== DATASET RECORDS ==
··········

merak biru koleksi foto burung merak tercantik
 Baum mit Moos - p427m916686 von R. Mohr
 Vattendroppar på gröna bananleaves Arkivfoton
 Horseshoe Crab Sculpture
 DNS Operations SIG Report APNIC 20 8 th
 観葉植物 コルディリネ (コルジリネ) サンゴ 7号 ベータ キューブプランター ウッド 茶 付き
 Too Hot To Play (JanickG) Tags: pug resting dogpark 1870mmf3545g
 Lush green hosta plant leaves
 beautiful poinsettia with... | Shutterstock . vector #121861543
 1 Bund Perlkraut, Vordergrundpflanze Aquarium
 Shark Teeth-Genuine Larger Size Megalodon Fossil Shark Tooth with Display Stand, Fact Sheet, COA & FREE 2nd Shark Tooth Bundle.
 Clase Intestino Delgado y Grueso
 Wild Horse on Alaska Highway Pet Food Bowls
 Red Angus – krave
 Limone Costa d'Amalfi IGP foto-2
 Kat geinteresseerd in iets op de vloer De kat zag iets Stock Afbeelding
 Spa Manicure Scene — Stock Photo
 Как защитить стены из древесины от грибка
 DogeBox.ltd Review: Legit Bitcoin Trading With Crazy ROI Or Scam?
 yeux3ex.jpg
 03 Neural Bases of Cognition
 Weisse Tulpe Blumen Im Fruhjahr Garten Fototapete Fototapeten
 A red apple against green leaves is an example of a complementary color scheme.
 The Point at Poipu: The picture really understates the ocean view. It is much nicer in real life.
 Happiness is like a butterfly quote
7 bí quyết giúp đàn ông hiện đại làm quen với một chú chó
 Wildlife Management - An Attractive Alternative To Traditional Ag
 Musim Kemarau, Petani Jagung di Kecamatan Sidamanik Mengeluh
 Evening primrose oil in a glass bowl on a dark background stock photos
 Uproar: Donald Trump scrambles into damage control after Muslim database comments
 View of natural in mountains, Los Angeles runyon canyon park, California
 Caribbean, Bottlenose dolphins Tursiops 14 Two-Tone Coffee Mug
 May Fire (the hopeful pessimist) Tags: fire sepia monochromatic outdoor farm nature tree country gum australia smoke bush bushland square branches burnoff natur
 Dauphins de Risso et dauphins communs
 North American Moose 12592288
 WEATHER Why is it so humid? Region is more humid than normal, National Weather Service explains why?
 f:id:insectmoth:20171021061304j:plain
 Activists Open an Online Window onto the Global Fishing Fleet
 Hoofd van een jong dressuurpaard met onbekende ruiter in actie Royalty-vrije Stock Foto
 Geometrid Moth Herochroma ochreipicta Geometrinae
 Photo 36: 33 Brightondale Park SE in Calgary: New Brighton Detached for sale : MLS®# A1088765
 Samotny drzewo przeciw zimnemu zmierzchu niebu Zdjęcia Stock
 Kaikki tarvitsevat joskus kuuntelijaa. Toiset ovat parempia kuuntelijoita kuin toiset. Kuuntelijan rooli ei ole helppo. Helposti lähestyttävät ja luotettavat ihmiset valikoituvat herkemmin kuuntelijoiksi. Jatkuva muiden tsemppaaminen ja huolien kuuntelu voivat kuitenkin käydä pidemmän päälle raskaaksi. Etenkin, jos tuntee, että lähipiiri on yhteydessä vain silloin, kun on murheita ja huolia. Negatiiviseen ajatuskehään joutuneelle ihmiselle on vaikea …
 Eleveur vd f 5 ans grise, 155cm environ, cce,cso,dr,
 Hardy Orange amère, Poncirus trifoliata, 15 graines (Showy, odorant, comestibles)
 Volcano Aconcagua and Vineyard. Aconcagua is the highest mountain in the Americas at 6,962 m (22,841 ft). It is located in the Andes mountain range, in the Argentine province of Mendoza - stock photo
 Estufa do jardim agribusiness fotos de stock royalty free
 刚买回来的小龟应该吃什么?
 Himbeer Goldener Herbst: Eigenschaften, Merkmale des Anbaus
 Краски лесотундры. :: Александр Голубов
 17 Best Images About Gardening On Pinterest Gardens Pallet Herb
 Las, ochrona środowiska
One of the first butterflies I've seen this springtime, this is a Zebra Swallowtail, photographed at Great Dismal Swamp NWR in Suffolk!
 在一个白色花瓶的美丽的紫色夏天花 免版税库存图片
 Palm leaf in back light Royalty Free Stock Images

··········

Everything above from the line containing "DogeBox.ltd Review: Legit" down to the line containing "7 bí quyết giúp" should be copied exactly, both end lines included, and nothing else.

== RESULT OF THIS EXERCISE ==
 DogeBox.ltd Review: Legit Bitcoin Trading With Crazy ROI Or Scam?
 yeux3ex.jpg
 03 Neural Bases of Cognition
 Weisse Tulpe Blumen Im Fruhjahr Garten Fototapete Fototapeten
 A red apple against green leaves is an example of a complementary color scheme.
 The Point at Poipu: The picture really understates the ocean view. It is much nicer in real life.
 Happiness is like a butterfly quote
7 bí quyết giúp đàn ông hiện đại làm quen với một chú chó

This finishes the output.